Voltei aos livros em outubro de 2019 quando comecei a empacotar a minha casa para me mudar pra Berlim. Na mala vieram uns 30 que marcaram momentos da minha vida. Hoje eles enfeitam meus móveis da sala para eu não esquecer quem eu sou, o que eu vivi e o que deixei pra trás.
Já fui uma leitora ávida e apaixonada. Fui mediadora de grupos de literatura, promovi encontros em sebos e vivia enfurnada neles. A chegada da internet trouxe muita coisa boa para a minha vida, mas tirou esse hábito da leitura tão bom que eu tinha.
Voltar a ler com a paixão de outrora tem sido uma reconexão com uma parte de mim que eu achava que não existia mais. Tem trazido de volta não apenas um rico repertório, mas lembranças empoeiradas, sonhos antigos, risadas, viagens, anseios, aspirações e até mesmo velhas amizades.
Num dia desses eu estava pesquisando sobre um livro no site da The School of Life e me deparei com a sessão de Biblioterapia que eles oferecem.
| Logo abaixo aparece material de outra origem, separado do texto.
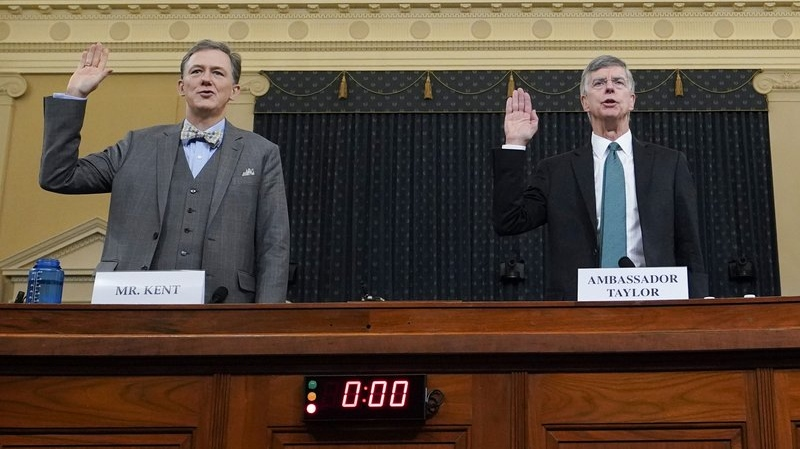 Career Foreign Service officer George Kent and top U.S. diplomat in Ukraine William Taylor, right, are sworn in to testify during the first public impeachment hearing of the House Intelligence Committee on Capitol Hill, Wednesday Nov. 13, 2019, in Washington. (Joshua Roberts/Pool via AP)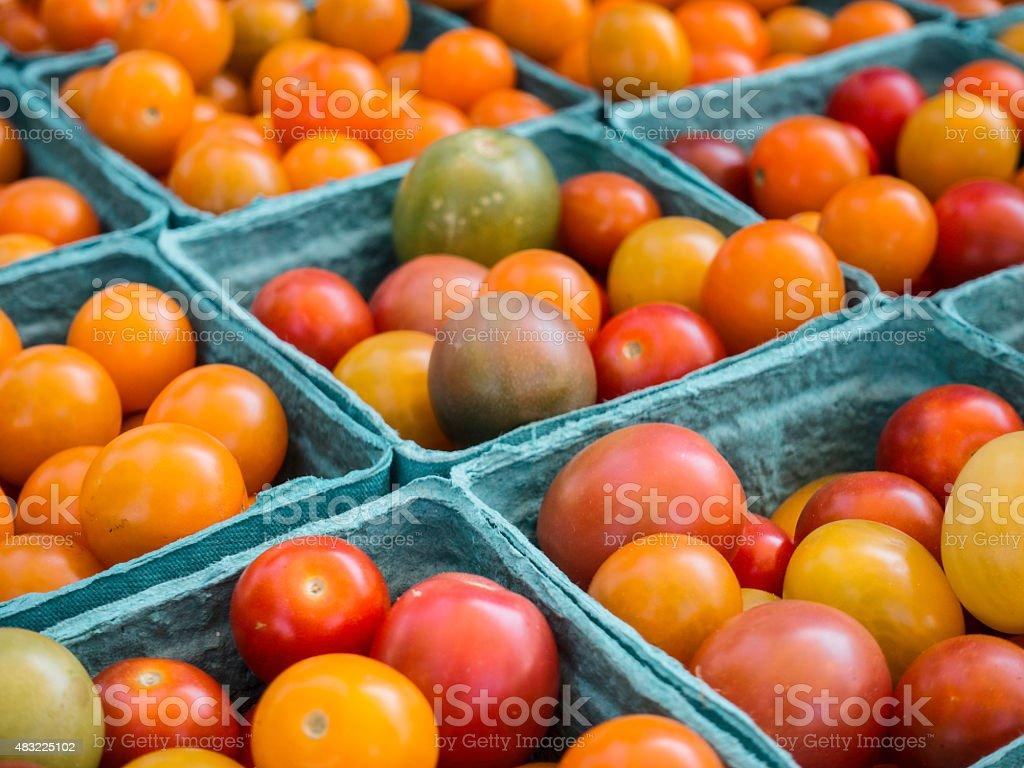 Fresh organic heirloom tomatoes at a farmers market stock photo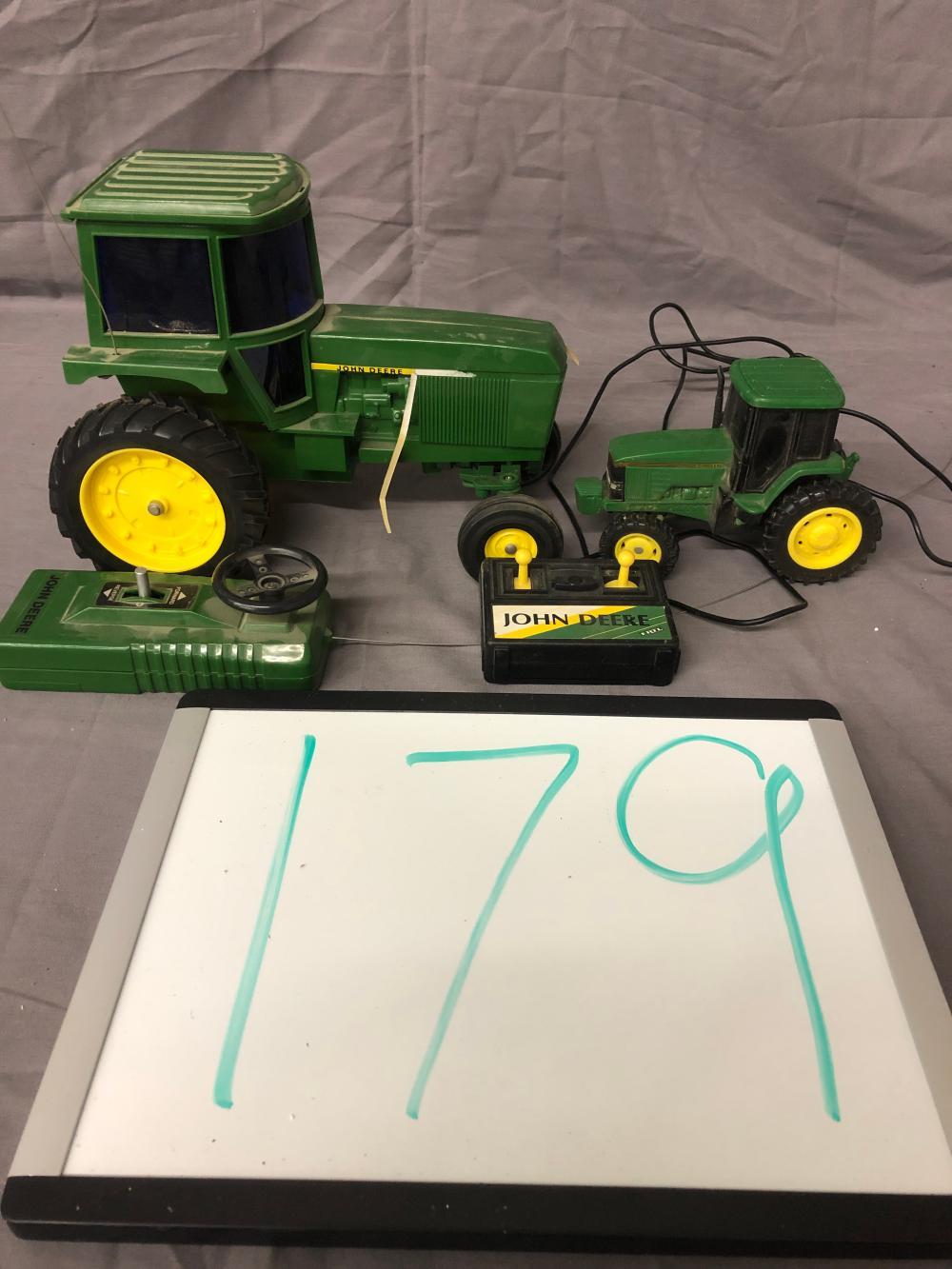 (2) Remote Control John Deere Tractors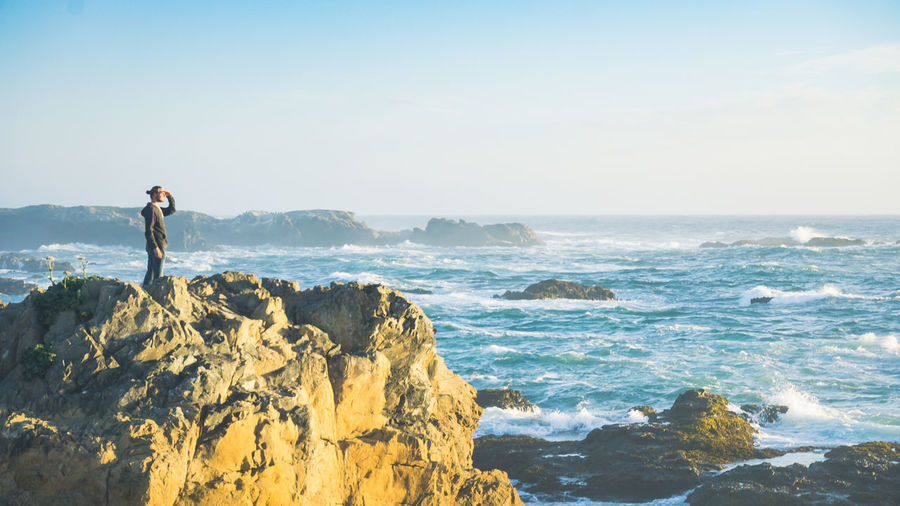 Looking at the sun rise over a rocky shoreline Sea Leisure Activity Rock Beauty In Nature Scenics - Nature Sky Rock - Object One Person Water Solid Standing Lifestyles Real People Full Length Land Nature Horizon Over Water Horizon Outdoors Looking At View Dawn Waves Crashing Waves Crashing On Rocks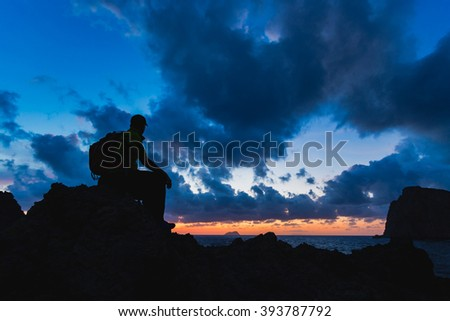 Hiker or runner silhouette backpacker, man looking at inspirational ocean landscape and islands on mountain peak. Accomplished man admire beautiful night and sea. Adventure and lifestyle concept.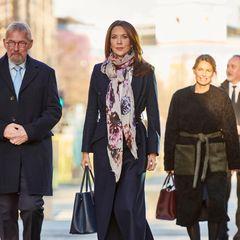 Prinzessin Mary ist anlässlich des Weltkindertags in Kopenhagen unterwegs. Sie trägt einen schicken dunklen Mantel von Fonnesbech, einem nachhaltigen dänischen Label, Stiefeletten des spanischen Labels Pura Lopez und eine dunkle Leder-Handtasche von Prada. Als farbigen Eyecatcher wählt sie ein gemustertes Tuch.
Quem não sabe o que é a biblioterapia, já digo que é exatamente isso que passou pela sua cabeça: Livro + terapia (vou pular a explicação, mas deixo aqui um link para quem quiser entender melhor o paranauê). Como eu já andava curiosa com o assunto, agendei uma hora, preenchi um longo questionário e esperei ansiosa pela conversa. O Daniel apareceu no horário marcado no Zoom contando que era também psicólogo, então poderíamos trabalhar questões específicas caso eu quisesse. Decidi trabalhar assuntos macros relacionados à minha fase atual, tais como mudança, rompimentos, amizade, recomeço, o desejo de viver mais devagar e envelhecimento.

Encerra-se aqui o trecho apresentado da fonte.